Sign in with Apple—a privacy-enhancing tool that lets users log into third-party apps without revealing their email addresses—just fixed a bug that made it possible for attackers to gain unauthorized access to those same accounts.
“In the month of April, I found a zero-day in Sign in with Apple that affected third-party applications which were using it and didn’t implement their own additional security measures,” app developer Bhavuk Jain wrote on Sunday. “This bug could have resulted in a full account takeover of user accounts on that third party application irrespective of a victim having a valid Apple ID or not.”
Jain privately reported the flaw to Apple under the company’s bug bounty program and received a hefty $100,000 payout. The developer shared details after Apple updated the sign-in service to patch the vulnerability.
Sign in with Apple debuted in October as an easier and more secure and private way to sign into apps and websites. Faced with a mandate that all third-party iOS and iPadOS apps offer the option to sign in with Apple, a host of high-profile services entrusted with huge amounts of sensitive user data use adopted it.

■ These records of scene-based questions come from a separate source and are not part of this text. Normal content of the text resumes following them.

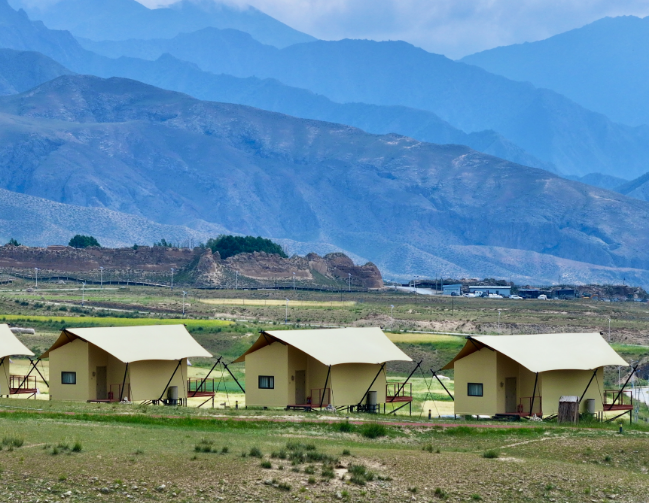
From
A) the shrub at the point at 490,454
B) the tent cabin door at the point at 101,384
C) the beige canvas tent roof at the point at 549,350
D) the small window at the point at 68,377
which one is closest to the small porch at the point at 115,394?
the tent cabin door at the point at 101,384

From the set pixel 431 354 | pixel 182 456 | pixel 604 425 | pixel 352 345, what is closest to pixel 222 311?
pixel 431 354

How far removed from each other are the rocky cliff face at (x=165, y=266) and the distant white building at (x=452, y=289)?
34.6 ft

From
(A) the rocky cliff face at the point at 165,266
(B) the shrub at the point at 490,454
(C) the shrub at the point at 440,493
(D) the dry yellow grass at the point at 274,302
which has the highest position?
(A) the rocky cliff face at the point at 165,266

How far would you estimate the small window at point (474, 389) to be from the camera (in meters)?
44.4

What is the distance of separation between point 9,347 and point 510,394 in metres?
20.4

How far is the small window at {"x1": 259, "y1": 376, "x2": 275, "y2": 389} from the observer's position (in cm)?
4575

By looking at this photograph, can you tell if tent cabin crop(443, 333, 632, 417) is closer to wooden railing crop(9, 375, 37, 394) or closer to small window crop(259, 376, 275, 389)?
small window crop(259, 376, 275, 389)

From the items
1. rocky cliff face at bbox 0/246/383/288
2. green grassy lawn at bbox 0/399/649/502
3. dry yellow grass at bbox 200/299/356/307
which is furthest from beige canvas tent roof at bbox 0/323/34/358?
rocky cliff face at bbox 0/246/383/288

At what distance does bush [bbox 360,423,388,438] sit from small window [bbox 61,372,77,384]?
1483 centimetres

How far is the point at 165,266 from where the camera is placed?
17462cm

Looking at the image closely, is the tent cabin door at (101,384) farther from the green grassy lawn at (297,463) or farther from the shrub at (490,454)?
the shrub at (490,454)

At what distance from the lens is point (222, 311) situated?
109 m

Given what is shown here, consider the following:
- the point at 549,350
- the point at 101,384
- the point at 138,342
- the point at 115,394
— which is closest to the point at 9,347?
the point at 101,384

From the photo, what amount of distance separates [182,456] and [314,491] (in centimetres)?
381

Instead of using a social media account or email address, filling out Web forms, and choosing an account-specific password, iPhone and iPad users can tap an button and sign in with Face ID, Touch ID, or a device passcode. The bug opened users to the possibility their third-party accounts would be completely hijacked.
The sign-in service, which works similarly to the OAuth 2.0 standard, logs in users by using either a JWT—short for JSON Web Token—or a code generated by an Apple server. In the latter case, the code is then used to generate a JWT. Apple gives users the option of sharing the Apple email ID with the third party or keeping the ID hidden. When users hide the ID, Apple creates a JWT that contains a user-specific relay ID.
“I found I could request JWTs for any Email ID from Apple and when the signature of these tokens was verified using Apple’s public key, they showed as valid,” Jain wrote. “This means an attacker could forge a JWT by linking any Email ID to it and gaining access to the victim’s account.”
There’s no indication the bug was ever actively exploited.